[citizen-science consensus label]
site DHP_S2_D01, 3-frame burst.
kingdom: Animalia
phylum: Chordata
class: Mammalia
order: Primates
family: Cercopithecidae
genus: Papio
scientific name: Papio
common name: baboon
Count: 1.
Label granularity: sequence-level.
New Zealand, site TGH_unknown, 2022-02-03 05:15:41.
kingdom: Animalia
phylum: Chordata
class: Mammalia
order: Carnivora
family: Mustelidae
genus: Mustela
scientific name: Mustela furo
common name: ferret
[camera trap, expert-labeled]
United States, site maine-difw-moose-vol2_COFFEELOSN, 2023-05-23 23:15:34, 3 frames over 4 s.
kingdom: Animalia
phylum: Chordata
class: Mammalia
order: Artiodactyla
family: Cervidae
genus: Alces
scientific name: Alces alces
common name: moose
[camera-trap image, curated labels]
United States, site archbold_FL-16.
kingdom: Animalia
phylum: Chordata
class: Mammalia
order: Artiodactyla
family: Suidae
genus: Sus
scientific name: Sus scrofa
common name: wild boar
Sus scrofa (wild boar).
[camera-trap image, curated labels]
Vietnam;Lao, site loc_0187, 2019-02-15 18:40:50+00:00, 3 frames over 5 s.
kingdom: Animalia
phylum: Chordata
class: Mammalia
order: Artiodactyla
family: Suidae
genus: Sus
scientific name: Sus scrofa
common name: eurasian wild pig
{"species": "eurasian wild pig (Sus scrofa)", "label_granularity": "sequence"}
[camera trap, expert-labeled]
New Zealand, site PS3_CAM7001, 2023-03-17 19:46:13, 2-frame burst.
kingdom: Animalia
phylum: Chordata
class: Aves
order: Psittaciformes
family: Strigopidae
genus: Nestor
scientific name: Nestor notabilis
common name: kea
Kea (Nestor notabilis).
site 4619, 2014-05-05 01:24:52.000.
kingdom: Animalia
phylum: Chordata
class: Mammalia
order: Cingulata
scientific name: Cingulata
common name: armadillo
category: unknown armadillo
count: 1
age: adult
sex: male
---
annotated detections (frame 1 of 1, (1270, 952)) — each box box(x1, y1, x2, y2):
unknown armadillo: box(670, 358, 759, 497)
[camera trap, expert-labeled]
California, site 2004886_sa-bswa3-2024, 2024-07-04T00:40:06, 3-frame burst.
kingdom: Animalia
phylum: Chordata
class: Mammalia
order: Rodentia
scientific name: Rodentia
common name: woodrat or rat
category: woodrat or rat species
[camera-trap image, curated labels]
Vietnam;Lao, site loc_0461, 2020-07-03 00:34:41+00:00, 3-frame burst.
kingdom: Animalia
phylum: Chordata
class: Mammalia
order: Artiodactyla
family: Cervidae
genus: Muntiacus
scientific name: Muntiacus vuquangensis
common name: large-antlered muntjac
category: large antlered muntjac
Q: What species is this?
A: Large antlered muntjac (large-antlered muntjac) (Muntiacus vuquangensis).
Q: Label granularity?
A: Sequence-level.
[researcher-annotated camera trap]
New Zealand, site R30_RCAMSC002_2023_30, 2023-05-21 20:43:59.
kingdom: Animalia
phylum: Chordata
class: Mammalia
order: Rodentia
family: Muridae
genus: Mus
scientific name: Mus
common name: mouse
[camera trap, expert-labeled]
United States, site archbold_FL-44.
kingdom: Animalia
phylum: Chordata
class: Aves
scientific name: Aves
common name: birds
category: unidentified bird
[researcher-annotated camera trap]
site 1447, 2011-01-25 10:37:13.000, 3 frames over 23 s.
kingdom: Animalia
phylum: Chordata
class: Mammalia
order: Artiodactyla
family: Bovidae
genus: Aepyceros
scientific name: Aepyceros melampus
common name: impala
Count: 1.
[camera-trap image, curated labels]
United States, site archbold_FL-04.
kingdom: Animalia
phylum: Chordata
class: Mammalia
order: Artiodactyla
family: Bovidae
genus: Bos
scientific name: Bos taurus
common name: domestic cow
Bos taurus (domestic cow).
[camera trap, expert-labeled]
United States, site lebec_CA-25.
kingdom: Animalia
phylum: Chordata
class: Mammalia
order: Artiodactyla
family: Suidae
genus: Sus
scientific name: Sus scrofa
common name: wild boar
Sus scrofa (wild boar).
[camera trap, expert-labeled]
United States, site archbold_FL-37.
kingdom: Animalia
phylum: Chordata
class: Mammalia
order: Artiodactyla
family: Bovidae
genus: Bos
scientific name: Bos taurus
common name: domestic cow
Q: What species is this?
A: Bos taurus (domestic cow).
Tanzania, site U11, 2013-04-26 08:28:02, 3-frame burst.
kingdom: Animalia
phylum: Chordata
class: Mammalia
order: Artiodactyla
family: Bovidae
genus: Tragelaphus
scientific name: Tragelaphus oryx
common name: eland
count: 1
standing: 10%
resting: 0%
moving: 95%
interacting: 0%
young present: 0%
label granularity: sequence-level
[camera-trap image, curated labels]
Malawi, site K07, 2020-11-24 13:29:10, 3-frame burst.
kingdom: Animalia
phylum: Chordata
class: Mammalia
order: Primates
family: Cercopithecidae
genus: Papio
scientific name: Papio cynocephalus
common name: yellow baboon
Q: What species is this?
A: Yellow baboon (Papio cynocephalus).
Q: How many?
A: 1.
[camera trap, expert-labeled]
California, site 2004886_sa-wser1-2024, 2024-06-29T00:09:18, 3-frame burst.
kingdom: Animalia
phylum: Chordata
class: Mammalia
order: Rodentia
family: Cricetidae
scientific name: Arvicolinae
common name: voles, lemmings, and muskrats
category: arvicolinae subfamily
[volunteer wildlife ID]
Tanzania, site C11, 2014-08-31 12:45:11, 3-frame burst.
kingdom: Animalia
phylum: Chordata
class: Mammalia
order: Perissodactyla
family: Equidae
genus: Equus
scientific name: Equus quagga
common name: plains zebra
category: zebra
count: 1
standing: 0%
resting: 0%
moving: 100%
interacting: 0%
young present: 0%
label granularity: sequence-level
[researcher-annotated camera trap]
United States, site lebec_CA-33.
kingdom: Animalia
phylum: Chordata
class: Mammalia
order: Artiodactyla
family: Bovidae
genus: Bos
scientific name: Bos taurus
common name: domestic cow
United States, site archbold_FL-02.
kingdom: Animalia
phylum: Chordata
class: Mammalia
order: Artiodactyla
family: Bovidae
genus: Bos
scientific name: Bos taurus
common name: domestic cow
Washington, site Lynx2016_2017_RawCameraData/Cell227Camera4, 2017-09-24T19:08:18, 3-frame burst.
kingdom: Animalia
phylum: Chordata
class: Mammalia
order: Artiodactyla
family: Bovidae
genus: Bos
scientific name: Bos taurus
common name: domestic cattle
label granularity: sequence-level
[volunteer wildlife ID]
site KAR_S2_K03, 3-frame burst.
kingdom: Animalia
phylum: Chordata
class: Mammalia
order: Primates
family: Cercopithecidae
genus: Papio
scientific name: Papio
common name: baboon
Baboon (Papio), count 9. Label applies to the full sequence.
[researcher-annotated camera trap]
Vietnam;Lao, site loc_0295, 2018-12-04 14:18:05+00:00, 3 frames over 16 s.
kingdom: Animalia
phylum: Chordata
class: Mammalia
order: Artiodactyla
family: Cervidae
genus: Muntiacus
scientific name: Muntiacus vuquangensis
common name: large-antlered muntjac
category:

######

Identify every line above that includes the word "eurasian", and show those lines.

* EXPECTED ANSWER *
common name: eurasian wild pig
{"species": "eurasian wild pig (Sus scrofa)", "label_granularity": "sequence"}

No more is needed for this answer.